Give back an exact copy of the entries beneath, minus the pictures.

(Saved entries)
----------------------------------------
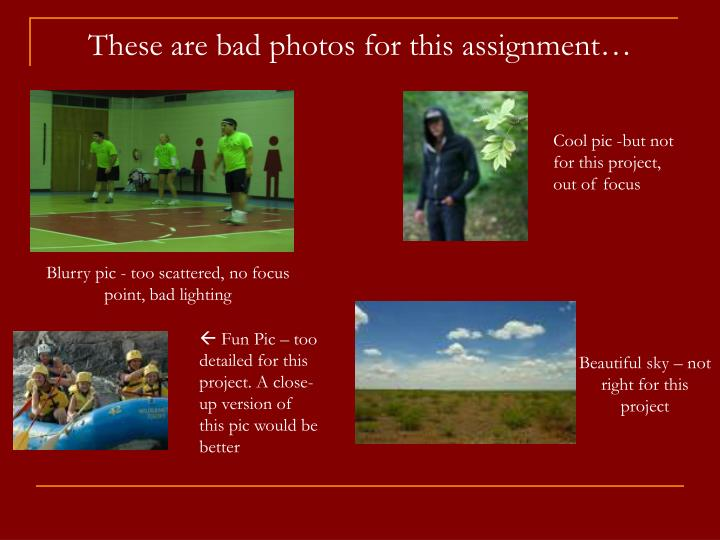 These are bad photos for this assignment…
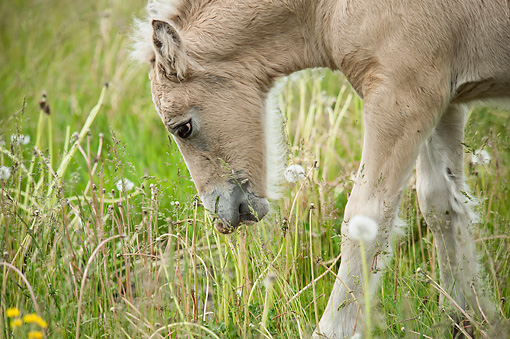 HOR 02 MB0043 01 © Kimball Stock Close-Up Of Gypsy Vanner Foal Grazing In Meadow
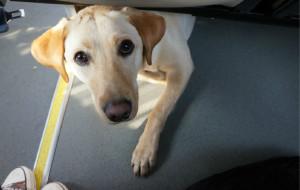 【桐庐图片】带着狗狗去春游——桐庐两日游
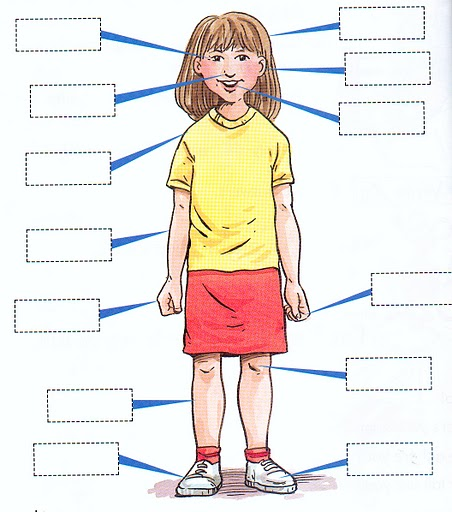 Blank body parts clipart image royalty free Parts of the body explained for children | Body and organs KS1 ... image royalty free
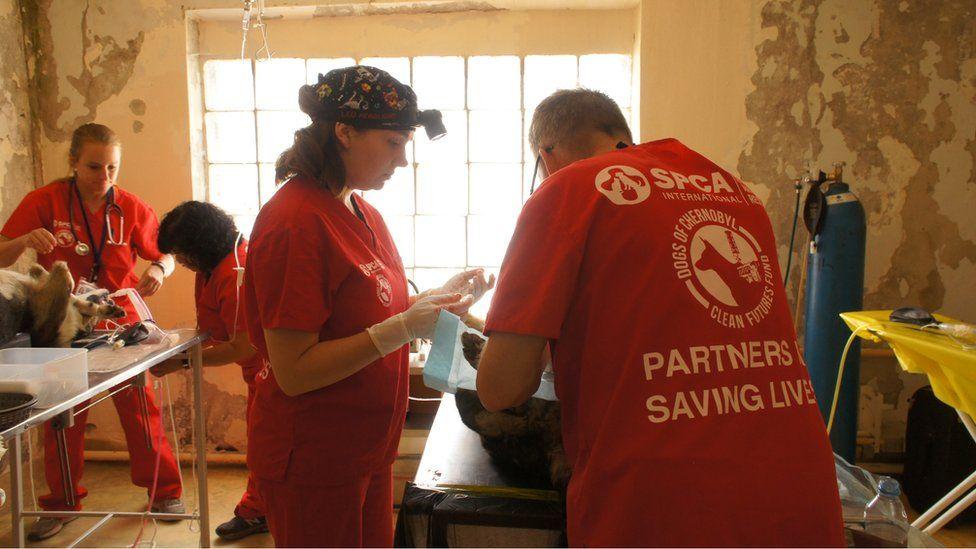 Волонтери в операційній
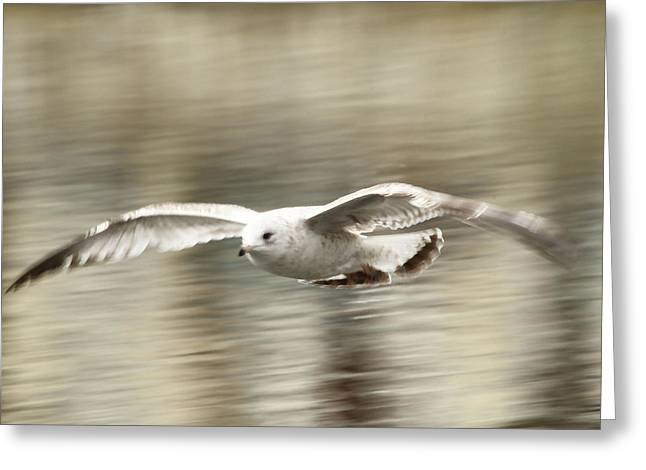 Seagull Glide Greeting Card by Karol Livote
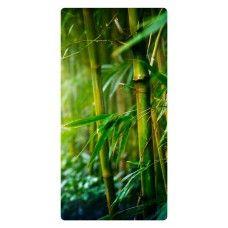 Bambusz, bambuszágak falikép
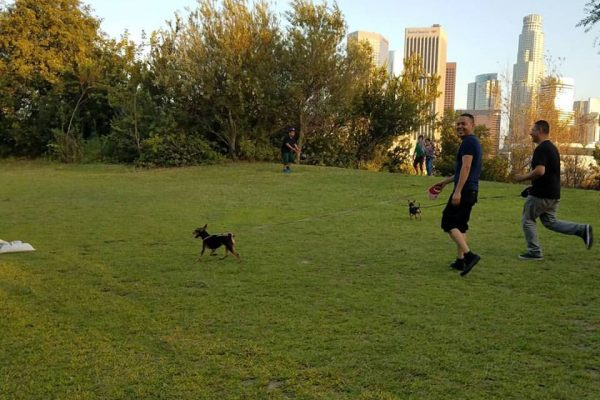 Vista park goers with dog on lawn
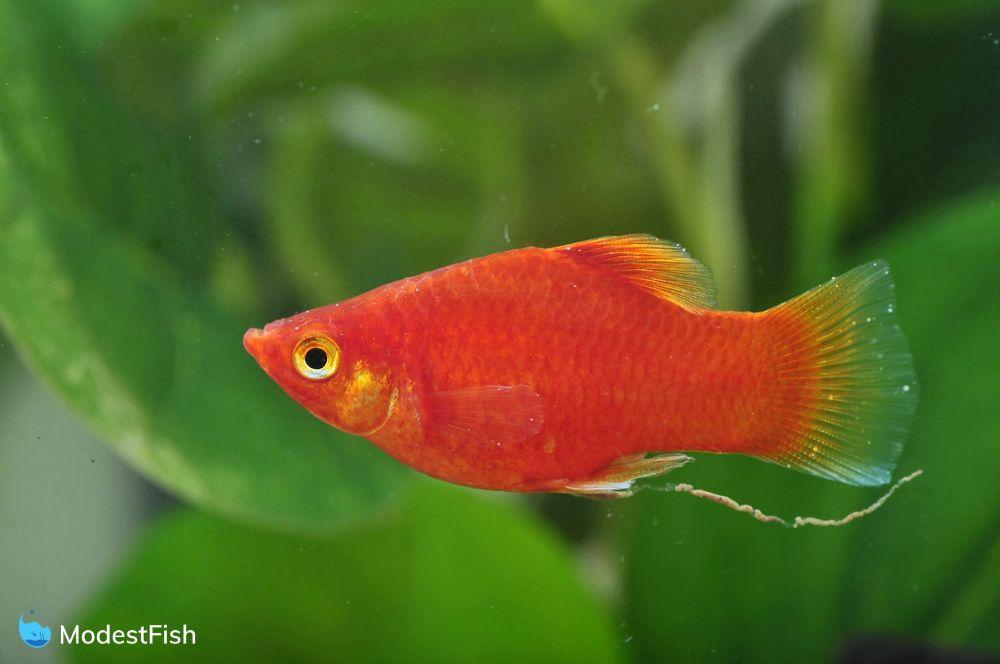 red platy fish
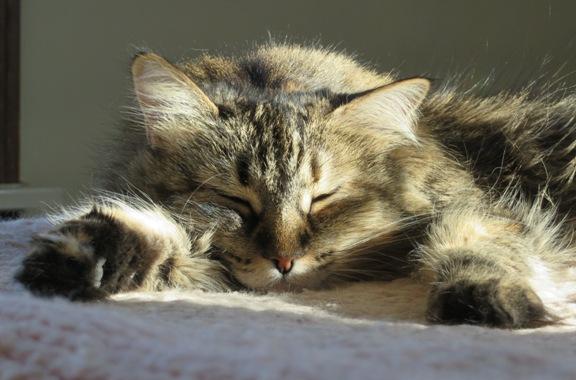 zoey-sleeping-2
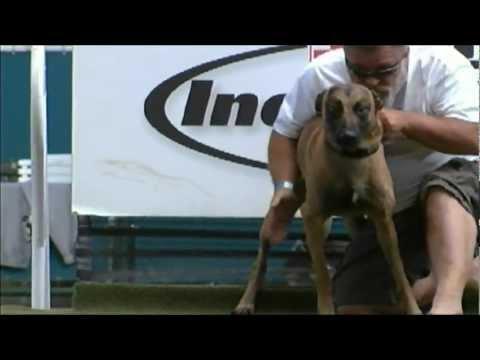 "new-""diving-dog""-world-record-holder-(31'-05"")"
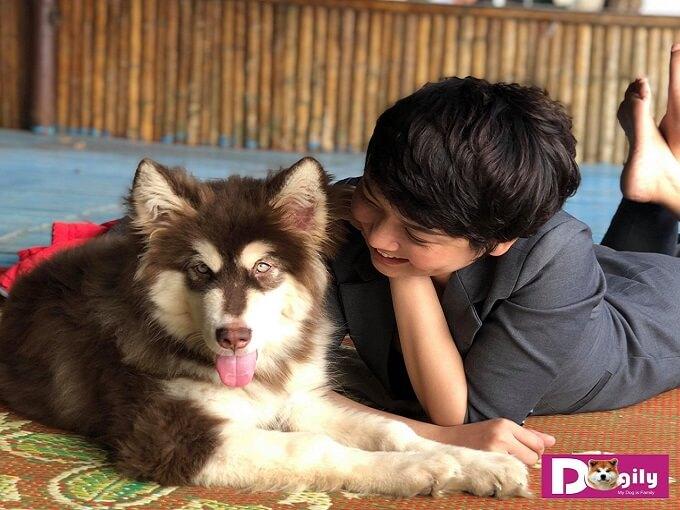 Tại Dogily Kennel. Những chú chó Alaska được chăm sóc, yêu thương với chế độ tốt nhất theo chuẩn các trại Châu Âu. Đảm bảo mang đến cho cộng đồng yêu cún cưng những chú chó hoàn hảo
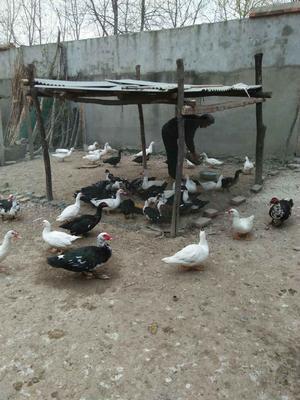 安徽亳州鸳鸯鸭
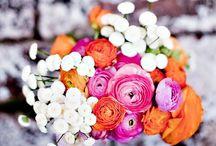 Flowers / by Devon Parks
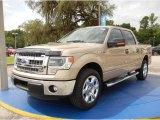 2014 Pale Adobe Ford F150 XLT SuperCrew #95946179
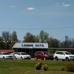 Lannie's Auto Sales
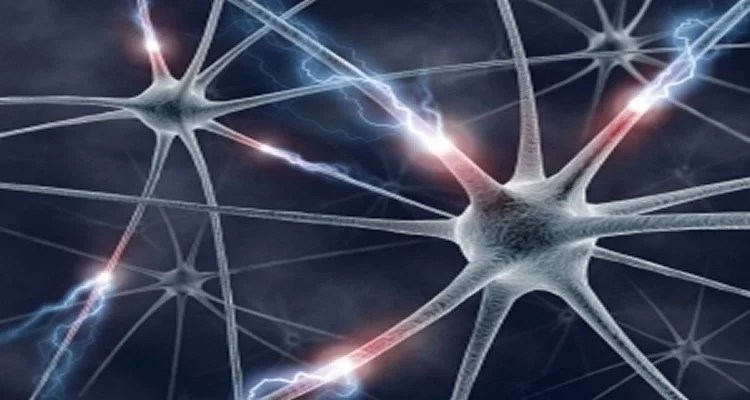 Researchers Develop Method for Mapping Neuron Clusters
----------------------------------------
_Response for this exercise:_
 These are bad photos for this assignment…
 HOR 02 MB0043 01 © Kimball Stock Close-Up Of Gypsy Vanner Foal Grazing In Meadow
 【桐庐图片】带着狗狗去春游——桐庐两日游
 Blank body parts clipart image royalty free Parts of the body explained for children | Body and organs KS1 ... image royalty free
 Волонтери в операційній
 Seagull Glide Greeting Card by Karol Livote
 Bambusz, bambuszágak falikép
 Vista park goers with dog on lawn
 red platy fish
 zoey-sleeping-2
 "new-""diving-dog""-world-record-holder-(31'-05"")"
 Tại Dogily Kennel. Những chú chó Alaska được chăm sóc, yêu thương với chế độ tốt nhất theo chuẩn các trại Châu Âu. Đảm bảo mang đến cho cộng đồng yêu cún cưng những chú chó hoàn hảo
 安徽亳州鸳鸯鸭
 Flowers / by Devon Parks
 2014 Pale Adobe Ford F150 XLT SuperCrew #95946179
 Lannie's Auto Sales
 Researchers Develop Method for Mapping Neuron Clusters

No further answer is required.